TWI530021B - Hybrid dual dipole single slot antenna for mimo communication systems - Google Patents

Description

Hybrid bipolar single slot antenna for MIMO communication systems

The present invention relates to antenna configurations, and more to printed antenna configurations for MIMO communication systems.

The antenna elements in the printed antenna are implemented as metal layers within the printed circuit board. Today's printed antennas are widely used in wireless communication systems. Such antenna PCB applications reduce space and cost and increase the efficiency of the overall communication system.

Multiple input multiple output (MIMO) is the use of multiple antennas at both ends of the transmitter and receiver to improve communication performance. MIMO technology can significantly increase data throughput and link range without additional bandwidth or transmission power through higher spectral efficiency and link reliability or diversity.

Accordingly, it is an object of the present invention to provide a printed antenna that combines two dipole antennas with a single slot antenna disposed between the two dipole antennas. It is worth noting that all antenna elements are included in the PCB and are used in MIMO communication systems.

Embodiments of the present invention provide an antenna configuration that can be implemented on a printed circuit board (PCB) having a tri-metal coplanar layer for a multiple input multiple output (MIMO) communication system. The antenna configuration includes a first dipole antenna, a second dipole antenna substantially symmetrical to the first dipole antenna, and a slot antenna substantially disposed between the first and second dipole antennas. The antennas are used in MIMO communication systems and are shaped such that the combined radiation pattern exhibits a substantially omni directional radiation pattern.

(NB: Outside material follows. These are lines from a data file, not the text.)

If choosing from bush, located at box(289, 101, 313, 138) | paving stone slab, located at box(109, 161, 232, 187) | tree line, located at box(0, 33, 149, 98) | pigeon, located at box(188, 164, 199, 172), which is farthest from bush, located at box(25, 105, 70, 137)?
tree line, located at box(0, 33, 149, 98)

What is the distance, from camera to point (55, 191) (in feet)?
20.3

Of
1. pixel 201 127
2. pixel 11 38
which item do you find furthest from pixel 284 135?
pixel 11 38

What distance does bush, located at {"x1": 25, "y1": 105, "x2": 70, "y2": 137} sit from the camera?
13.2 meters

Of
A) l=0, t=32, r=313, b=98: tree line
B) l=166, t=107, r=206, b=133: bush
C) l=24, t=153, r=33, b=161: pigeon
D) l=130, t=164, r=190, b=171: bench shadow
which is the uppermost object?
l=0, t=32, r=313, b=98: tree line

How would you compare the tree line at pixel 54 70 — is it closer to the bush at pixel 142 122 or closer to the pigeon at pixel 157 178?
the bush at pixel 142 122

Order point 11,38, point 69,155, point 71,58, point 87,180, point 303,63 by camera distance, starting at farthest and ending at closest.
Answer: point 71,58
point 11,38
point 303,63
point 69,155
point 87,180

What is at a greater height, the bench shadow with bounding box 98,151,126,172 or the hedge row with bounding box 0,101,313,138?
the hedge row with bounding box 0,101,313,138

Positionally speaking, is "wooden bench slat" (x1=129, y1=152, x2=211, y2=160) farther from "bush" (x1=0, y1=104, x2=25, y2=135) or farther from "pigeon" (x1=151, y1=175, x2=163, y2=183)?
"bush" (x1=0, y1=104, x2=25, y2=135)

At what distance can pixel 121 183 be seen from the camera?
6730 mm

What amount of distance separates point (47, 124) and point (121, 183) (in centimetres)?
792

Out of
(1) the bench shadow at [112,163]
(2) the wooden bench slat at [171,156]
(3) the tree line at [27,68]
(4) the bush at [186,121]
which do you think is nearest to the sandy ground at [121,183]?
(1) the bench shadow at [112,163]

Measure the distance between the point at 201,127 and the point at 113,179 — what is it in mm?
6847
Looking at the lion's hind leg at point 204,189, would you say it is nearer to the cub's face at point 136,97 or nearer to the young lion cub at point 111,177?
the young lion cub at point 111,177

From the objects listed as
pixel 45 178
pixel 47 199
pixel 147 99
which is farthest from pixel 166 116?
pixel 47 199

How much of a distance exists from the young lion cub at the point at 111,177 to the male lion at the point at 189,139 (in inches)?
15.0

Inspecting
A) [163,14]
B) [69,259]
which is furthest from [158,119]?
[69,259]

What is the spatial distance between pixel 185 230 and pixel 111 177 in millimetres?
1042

A complementary radiation pattern can thus be achieved in which the radiation pattern of the slot antenna element is complementary to the dead zone of the dipole antenna.

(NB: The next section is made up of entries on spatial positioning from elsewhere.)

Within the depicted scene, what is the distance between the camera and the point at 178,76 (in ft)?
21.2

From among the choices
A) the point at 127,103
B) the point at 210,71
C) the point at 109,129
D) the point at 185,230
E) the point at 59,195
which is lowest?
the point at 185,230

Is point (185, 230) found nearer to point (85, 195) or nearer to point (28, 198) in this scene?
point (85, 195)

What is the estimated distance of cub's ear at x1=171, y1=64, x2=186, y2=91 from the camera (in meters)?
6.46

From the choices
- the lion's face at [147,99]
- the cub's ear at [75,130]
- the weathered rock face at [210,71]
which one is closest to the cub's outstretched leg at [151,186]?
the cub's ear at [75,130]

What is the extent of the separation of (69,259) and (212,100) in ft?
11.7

For a detailed understanding of the disclosure, the following embodiments provide numerous details. But the invention It will be apparent to those skilled in the art that the teachings of the present embodiments may not require such detail. In other instances, well known methods, procedures, components, and circuits have not been described in detail in order to avoid obscuring the teachings of the disclosure.

Certain embodiments of the present invention provide an antenna configuration for a printed circuit board (PCB) of a multiple input multiple output (MIMO) communication system. The antenna configuration includes a first dipole antenna, a second dipole antenna substantially symmetrical to the first dipole antenna, and a slot antenna substantially disposed between the first and second dipole antennas.

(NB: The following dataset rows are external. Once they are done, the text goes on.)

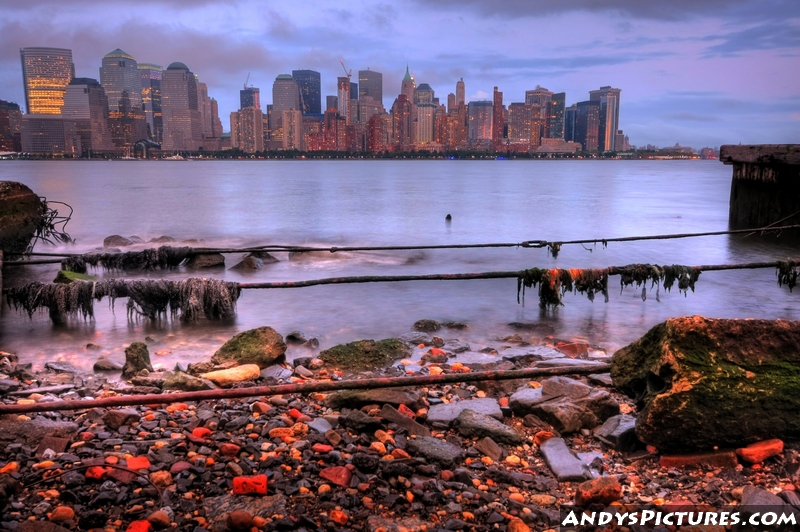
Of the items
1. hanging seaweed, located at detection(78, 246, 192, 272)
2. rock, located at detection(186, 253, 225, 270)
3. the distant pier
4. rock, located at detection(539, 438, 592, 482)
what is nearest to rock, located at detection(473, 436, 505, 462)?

The antennas are used in a MIMO communication system and are shaped and positioned such that the combined radiation pattern exhibits a substantially omnidirectional radiation pattern.

Figures 1-3 show metal layers that can be used to implement an antenna structure. According to some embodiments of the present invention, the antenna configuration includes upper, middle, and lower 300 coplanar metal layers with an insulating layer between each two adjacent layers. (not shown), where the lower layer is the ground point.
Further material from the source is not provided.